Piquant was not the right word. There probably was no word to adequately encompass what she was feeling.  If someone slowly pushed a needle, the diameter of a single, fallen hair, into her chest and gently set a vibration moving along it so that the pain was overlaid with a strange pleasure, like grasping for a happy memory on the edges of one’s ability to remember, it might come close to a description.

It was not the chest-crushing weight that hearing her sister say “Our daddy is dead” had set to swinging into her.

It was not the confused mingle of restrained emotion – like dancers all hearing different music – that had joined together at the back of her mind when her mother had finally let go of her vegetative body in the nursing home.

It might be something uniquely mated to the understanding that she had misunderstood her position in the world yet again, that what she had construed as belonging of a sort was really nothing of the kind.

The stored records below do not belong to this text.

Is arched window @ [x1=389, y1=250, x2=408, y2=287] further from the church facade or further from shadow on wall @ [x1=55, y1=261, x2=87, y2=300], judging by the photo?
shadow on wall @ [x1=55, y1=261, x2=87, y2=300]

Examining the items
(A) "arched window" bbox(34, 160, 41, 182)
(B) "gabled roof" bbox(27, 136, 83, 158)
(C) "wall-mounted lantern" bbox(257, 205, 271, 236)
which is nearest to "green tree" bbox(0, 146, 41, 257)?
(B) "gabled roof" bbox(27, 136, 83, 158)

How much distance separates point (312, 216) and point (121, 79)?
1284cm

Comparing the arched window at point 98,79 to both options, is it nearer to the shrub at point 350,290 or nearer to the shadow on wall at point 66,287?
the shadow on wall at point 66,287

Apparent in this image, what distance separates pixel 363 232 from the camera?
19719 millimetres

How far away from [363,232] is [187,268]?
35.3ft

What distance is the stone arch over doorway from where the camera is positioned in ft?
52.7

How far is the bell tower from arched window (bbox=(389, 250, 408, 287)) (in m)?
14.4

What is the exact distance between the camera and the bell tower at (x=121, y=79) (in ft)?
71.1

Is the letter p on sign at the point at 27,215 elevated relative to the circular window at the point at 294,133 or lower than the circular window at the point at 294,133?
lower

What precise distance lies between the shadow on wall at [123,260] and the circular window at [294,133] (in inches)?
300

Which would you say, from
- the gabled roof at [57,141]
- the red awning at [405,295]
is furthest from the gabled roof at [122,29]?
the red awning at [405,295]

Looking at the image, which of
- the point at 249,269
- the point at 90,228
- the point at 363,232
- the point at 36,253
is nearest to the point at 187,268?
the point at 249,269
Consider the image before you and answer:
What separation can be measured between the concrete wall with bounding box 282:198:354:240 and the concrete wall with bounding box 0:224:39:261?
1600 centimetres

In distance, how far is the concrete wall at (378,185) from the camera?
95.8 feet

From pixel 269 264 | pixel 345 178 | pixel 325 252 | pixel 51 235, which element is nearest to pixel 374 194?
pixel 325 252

It held familiarity, the realization that she had been here before and recognized herself in this place and contained threads of rue and guilt that she would find herself here again.

It held relief, as well. For once again she felt surety. In recognizing and accepting herself in this place – yet again – she felt tension leave her, anxiety sent to bed without its supper. While the world might continue to misunderstand her and she, in her desire to belong to it, might often misunderstand herself, this piquant pain would always be there; a vibration set along a hair-thin needle in her heart to remind her of her true self.